The irony of it all is that even though it is banned in Saudi Arabia, Saudis actually travel hundreds of miles to their neighbour Bahrain to watch films there. How’s that for idiocy or hypocrisy or whatever you want to call it. Guaranteed, there are some films that deserve to be banned, but the movies themselves don’t seem to be as much an issue as the gender mixing.

Nothing compares to watching a movie on the ‘big screen’, rather than a 13 inch to 20 inch television; and sharing the experience with a large group of ‘others’ makes the experience even more enjoyable. That’s why the Saudis will travel so many miles to watch it in a movie theatre rather than in their living rooms, and apparently many do.

A documentary made last January in the Bahraini capital of Manama by Saudi daily “Al-Riyadh” revealed dramatic statistics.

According to an official in Bahrain City Center, one of the largest cinema complexes in the region, over 85% of clients of some 90 cinema halls of the small kingdom are from Saudi Arabia.

Thousands of young Saudis and entire families drive more than 500 km to watch a movie and then take the same route back to their country, via the causeway, according to the newspaper.

The traffic flow on the 26-kilometre-long “King Fahd Causeway can reach more than 30,000 vehicles, or about 90,000 passengers per day during weekends and religious holidays, revealed the official statistics.

It just shows that people will find a way to entertain themselves even if it’s part of a ban, so why the silly hardliners don’t just lift the ban is just plain stupid. There’s a lot of revenue they are missing out on, and the people are apparently fed up.

Most people interviewed by Al-Riyadh correspondent asked the same questions: “When are going to witness an end to tiredness, expenses and hazards of the road? When are we finally going to watch movies in the kingdom?” Questions that are also brought up by dozens of journalists and writers through the local press.

And just to demonstrate the hypocrisy of the privileged, religious elite, who always have that “do as I say, not as I do” mentality, those self-same critics of opening cinemas in Saudi Arabia are often found in the front seats of the Bahrain venues. I guess it’s okay for them, and other Saudis, to watch those “evil” movies in Bahrain, but not in the Kingdom. One of the bearded Saudi critics sitting in the front row said “Cinema in Saudi Arabia contributes to the rise of violence, encourages promiscuity and moral depravity,” My question is, why would it do that to them in Saudi Arabia but not in Bahrain? And would a Disney animated film encourage violence and promiscuity? Please. And according to the Al-Riyadh’s article that same conservative, who complained about the negative influence of films, loves the violent ones. He was about to watch Saw VI, “..because there are many sequences of endless violence and blood!” Such breathtaking hypocrisy.

It’s not that there aren’t those trying to foster change in the Kingdom, and even within the Royal Family, it’s just those darned religious clerics who mess everything up by being so insufferably intolerant, hypocrisy aside.

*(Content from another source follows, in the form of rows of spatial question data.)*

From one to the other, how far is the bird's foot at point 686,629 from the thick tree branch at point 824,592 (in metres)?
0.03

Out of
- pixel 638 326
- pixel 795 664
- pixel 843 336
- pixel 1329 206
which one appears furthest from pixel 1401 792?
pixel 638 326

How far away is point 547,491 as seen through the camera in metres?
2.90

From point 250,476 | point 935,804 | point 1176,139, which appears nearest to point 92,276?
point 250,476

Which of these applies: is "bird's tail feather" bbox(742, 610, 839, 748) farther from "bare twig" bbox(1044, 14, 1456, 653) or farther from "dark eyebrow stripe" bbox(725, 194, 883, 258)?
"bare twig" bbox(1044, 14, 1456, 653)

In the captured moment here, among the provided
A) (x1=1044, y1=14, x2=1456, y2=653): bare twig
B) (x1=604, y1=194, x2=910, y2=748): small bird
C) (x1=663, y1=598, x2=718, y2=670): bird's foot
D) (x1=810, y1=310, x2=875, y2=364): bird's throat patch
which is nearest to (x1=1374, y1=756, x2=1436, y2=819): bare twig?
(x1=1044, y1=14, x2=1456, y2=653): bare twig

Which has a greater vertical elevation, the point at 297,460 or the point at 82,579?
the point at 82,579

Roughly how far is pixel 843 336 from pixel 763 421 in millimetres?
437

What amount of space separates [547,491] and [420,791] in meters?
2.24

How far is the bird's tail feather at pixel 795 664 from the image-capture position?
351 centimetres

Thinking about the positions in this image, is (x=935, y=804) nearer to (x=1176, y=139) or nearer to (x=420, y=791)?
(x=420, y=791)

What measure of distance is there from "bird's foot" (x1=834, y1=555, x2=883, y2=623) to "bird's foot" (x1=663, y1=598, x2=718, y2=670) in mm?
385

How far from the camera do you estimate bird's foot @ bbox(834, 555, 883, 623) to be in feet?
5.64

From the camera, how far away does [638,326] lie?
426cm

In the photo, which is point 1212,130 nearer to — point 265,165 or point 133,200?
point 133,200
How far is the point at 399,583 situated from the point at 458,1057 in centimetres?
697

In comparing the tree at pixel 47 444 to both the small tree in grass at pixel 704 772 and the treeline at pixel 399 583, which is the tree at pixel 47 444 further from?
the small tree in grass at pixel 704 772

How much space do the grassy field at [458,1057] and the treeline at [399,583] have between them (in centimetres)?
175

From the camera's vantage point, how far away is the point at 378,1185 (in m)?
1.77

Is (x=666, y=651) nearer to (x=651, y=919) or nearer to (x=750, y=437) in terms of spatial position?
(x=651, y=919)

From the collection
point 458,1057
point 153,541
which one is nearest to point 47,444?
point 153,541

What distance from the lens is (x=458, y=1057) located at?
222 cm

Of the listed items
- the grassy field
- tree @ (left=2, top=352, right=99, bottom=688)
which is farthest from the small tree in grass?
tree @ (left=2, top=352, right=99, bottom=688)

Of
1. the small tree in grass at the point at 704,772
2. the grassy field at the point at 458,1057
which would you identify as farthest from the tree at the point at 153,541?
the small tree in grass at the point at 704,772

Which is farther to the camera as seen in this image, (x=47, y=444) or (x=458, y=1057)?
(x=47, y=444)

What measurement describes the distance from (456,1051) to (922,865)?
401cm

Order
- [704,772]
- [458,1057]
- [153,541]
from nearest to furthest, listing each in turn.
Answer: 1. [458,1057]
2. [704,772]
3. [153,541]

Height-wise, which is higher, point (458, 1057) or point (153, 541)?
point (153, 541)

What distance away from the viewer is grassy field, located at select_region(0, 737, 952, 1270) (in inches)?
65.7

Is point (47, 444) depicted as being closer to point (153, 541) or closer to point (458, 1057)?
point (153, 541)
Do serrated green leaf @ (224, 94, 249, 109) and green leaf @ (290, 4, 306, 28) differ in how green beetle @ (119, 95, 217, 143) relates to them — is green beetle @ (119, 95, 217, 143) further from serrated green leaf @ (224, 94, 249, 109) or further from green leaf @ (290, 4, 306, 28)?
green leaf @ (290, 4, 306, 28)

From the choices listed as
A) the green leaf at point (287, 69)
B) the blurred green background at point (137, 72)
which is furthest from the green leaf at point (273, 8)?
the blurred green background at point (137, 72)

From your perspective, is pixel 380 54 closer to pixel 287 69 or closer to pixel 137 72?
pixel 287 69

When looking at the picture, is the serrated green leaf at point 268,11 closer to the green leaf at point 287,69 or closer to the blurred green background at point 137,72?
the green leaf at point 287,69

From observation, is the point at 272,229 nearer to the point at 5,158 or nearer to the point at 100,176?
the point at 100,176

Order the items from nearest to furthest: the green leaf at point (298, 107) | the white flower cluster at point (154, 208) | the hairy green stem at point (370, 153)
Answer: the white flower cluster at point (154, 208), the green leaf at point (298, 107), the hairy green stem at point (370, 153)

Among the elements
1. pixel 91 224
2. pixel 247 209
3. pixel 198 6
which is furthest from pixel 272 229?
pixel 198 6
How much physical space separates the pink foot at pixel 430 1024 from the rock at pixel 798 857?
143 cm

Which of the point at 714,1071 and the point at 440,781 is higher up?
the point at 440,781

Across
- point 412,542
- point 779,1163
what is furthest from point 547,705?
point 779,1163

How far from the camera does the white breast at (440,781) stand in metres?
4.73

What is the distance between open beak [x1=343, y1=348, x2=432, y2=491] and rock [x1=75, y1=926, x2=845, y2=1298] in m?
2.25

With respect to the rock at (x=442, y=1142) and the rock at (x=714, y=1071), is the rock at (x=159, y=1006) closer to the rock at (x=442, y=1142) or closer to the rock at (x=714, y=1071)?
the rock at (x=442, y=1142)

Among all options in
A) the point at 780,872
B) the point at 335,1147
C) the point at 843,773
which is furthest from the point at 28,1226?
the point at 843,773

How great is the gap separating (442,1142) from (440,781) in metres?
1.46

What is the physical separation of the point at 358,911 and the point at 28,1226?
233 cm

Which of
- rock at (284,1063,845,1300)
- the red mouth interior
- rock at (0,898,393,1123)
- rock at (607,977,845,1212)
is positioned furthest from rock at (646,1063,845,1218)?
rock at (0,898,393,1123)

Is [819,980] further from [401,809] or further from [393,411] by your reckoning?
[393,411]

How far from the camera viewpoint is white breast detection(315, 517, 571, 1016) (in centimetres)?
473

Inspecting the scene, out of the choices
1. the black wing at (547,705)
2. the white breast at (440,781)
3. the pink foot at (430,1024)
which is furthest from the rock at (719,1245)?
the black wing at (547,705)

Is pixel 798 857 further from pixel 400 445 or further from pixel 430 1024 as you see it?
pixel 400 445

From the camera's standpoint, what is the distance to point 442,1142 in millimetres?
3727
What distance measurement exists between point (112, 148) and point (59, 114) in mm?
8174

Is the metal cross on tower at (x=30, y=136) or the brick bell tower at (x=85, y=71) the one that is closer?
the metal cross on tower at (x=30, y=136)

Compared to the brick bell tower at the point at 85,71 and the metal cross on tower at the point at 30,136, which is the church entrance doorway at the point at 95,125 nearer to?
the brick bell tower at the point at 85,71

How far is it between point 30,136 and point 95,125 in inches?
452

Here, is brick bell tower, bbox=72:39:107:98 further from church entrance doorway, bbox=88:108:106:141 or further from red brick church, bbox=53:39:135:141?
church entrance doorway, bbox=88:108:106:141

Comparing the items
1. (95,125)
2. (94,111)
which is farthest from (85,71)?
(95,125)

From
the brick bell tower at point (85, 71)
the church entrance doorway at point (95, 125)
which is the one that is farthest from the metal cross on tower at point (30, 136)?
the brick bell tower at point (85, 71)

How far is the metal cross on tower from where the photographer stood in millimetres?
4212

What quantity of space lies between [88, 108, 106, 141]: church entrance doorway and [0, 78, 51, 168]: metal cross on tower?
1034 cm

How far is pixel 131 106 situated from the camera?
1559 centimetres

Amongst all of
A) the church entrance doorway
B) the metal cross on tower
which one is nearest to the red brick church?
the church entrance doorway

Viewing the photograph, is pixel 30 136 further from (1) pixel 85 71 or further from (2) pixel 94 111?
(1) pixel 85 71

Even Princess Adelah has said

“Many laws much change.”

“We must find a balance between decisions from the top and the society. We cannot change people overnight, but we cannot allow some traditions to ossify and become religious prescriptions over time,” stressed the king’s daughter, which also discussed her “fights” to move the Saudi society.

Good luck with getting the ultra-conservatives to go along with that change. But she’s absolutely right, life is all about balance!